Convert the entries from the line containing "From the camera's perspective, how far away is car" through the last entry, inclusive, into a two-column CSV with the headers entry_text and answer, one row per entry. Enclose each field in double quotes and replace any line breaks within a field with spaces.

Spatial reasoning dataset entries

— start —

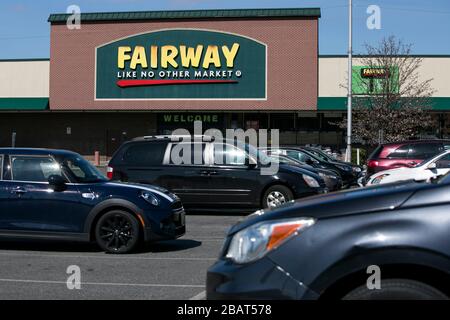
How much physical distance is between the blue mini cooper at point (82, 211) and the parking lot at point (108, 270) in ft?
0.99

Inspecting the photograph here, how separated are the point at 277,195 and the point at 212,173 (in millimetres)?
1543

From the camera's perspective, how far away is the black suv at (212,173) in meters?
13.8

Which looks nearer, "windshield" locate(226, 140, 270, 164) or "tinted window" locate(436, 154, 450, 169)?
"windshield" locate(226, 140, 270, 164)

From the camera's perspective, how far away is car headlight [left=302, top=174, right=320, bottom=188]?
1373 centimetres

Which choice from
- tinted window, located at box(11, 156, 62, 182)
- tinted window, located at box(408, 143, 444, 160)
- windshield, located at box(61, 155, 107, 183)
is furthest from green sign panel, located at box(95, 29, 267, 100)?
tinted window, located at box(11, 156, 62, 182)

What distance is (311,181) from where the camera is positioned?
1379cm

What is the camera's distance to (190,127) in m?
42.4

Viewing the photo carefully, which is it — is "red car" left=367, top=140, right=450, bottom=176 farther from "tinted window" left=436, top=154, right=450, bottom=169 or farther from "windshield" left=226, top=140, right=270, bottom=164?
"windshield" left=226, top=140, right=270, bottom=164

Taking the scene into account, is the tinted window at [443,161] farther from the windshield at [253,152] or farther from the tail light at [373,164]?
the windshield at [253,152]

— end —

- **RESPONSE TO THE EXERCISE**
entry_text,answer
"From the camera's perspective, how far away is car headlight [left=302, top=174, right=320, bottom=188]?","1373 centimetres"
"Which choice from - tinted window, located at box(11, 156, 62, 182) - tinted window, located at box(408, 143, 444, 160) - windshield, located at box(61, 155, 107, 183) is furthest from green sign panel, located at box(95, 29, 267, 100)?","tinted window, located at box(11, 156, 62, 182)"
"What distance is (311,181) from where the camera is positioned?","1379cm"
"What is the camera's distance to (190,127) in m?","42.4"
"Viewing the photo carefully, which is it — is ""red car"" left=367, top=140, right=450, bottom=176 farther from ""tinted window"" left=436, top=154, right=450, bottom=169 or farther from ""windshield"" left=226, top=140, right=270, bottom=164?","""windshield"" left=226, top=140, right=270, bottom=164"
"Taking the scene into account, is the tinted window at [443,161] farther from the windshield at [253,152] or farther from the tail light at [373,164]?","the windshield at [253,152]"